▶ **EXCERPTED TEXT**
>>
Everyday use by Alice Walker

Everyday use by Alice Walker

ENGLISH 1102 / Ms. E-Z / LITERARY ESSAY #1

 

Your task for this assignment is to write a thesis-based essay about one of the stories we have read together in class. You will find the guidelines for this essay on Blackboard. Here are some additional clarifications:

 

  • You must select one of the stories we have read together in class.
  • You must generate an ORIGINAL thesis about this story.
  • Your essay must contain at least four body paragraphs, each of which contains a point in support of your thesis.
  • Each body paragraph must be fully developed with (a) discussion and (b) clear examples and/or quotes from the story.
  • You must use ONE secondary source, cited and/or quoted in the paper.
  • Your essay must include a Works Cited page with the primary and secondary sources listed in alphabetical order.
  • Your essay must contain one or two short quotes and one block quote
  • You must quote from your primary source (the story) as well as from your secondary source (a scholarly analysis of the story)
  • Your essay must be submitted in proper MLA format.
  • Your essay must be ERROR-FREE.
  • You must sustain present tense/active voice throughout your essay.
  • Your essay must NOT use the first person (“I”) or second person (“you”).
  • Your essay must be an example of your VERY BEST writing, and must demonstrate mastery of analytical writing skills.

 

 

Below you will find a “skeleton outline” to help you structure your paper:

 

 

 

 

ENGLISH 1102 / MS. E-Z / LITERARY ESSAY SKELETON OUTLINE

 

  1. Introduction: 6-7 sentences
    1. “Hook”: a colorful, thought-provoking sentence or quote related to your topic (1 sentence)
    2. Explanation/follow-up: pick up from your hook and connect it to your topic and the work you are discussing (2-3 sentences)
    3. Provide relevant background information about the story and topic/thesis (2-3 sentences)
    4. THESIS STATEMENT: a single declarative sentence in which you present your claim about the story (1 sentence)
<<
▶ **RAW RECORDS**
>>
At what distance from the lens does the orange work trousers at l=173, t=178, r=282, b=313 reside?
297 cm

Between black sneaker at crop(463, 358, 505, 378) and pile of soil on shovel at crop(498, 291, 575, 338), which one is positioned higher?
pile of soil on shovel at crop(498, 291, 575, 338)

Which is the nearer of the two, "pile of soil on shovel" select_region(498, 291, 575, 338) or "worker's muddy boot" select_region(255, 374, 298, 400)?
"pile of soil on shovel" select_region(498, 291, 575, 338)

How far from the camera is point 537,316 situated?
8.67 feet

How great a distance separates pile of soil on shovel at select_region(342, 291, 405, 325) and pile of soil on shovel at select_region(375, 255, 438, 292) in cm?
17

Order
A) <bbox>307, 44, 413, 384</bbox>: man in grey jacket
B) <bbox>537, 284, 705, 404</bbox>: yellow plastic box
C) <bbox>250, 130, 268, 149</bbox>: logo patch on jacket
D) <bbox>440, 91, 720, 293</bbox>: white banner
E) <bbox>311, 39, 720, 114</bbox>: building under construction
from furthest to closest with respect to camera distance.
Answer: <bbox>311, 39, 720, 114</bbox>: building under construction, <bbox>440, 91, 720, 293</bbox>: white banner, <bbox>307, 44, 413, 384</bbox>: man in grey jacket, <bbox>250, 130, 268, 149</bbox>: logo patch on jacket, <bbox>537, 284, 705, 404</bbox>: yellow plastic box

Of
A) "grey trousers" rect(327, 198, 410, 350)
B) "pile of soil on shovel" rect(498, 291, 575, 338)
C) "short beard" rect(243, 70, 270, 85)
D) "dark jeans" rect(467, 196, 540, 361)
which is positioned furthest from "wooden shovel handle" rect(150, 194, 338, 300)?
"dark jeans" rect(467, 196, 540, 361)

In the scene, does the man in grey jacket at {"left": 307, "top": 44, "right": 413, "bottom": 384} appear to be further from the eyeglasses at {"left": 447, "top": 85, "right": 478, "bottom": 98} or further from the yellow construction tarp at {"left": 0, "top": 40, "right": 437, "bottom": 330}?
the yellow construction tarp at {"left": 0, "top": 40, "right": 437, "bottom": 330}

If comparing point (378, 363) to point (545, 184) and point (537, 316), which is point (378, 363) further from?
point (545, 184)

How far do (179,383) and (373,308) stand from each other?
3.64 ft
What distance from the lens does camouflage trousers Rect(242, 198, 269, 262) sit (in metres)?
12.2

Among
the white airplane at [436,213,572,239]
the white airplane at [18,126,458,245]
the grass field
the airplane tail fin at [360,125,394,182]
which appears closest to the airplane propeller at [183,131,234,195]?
<<
▶ **TASK A**
Using the essay assignment, answer these:
(i) At least how many body paragraphs must the essay contain?
(ii) How many secondary sources must be cited and/or quoted in the paper?
(iii) How many sentences should the introduction have in the skeleton outline?
▶ **TASK B**
In the listing, start at the line containing "How far do (179,383)" and go on through the end of the listing. Write those lines out again, swapping "grass field" for "open lawn" and leaving everything else the same.

▶ **RIGHT ANSWER A**
(i) At least four.
(ii) One.
(iii) 6-7 sentences.

▶ **RIGHT ANSWER B**
How far do (179,383) and (373,308) stand from each other?
3.64 ft
What distance from the lens does camouflage trousers Rect(242, 198, 269, 262) sit (in metres)?
12.2

Among
the white airplane at [436,213,572,239]
the white airplane at [18,126,458,245]
the open lawn
the airplane tail fin at [360,125,394,182]
which appears closest to the airplane propeller at [183,131,234,195]?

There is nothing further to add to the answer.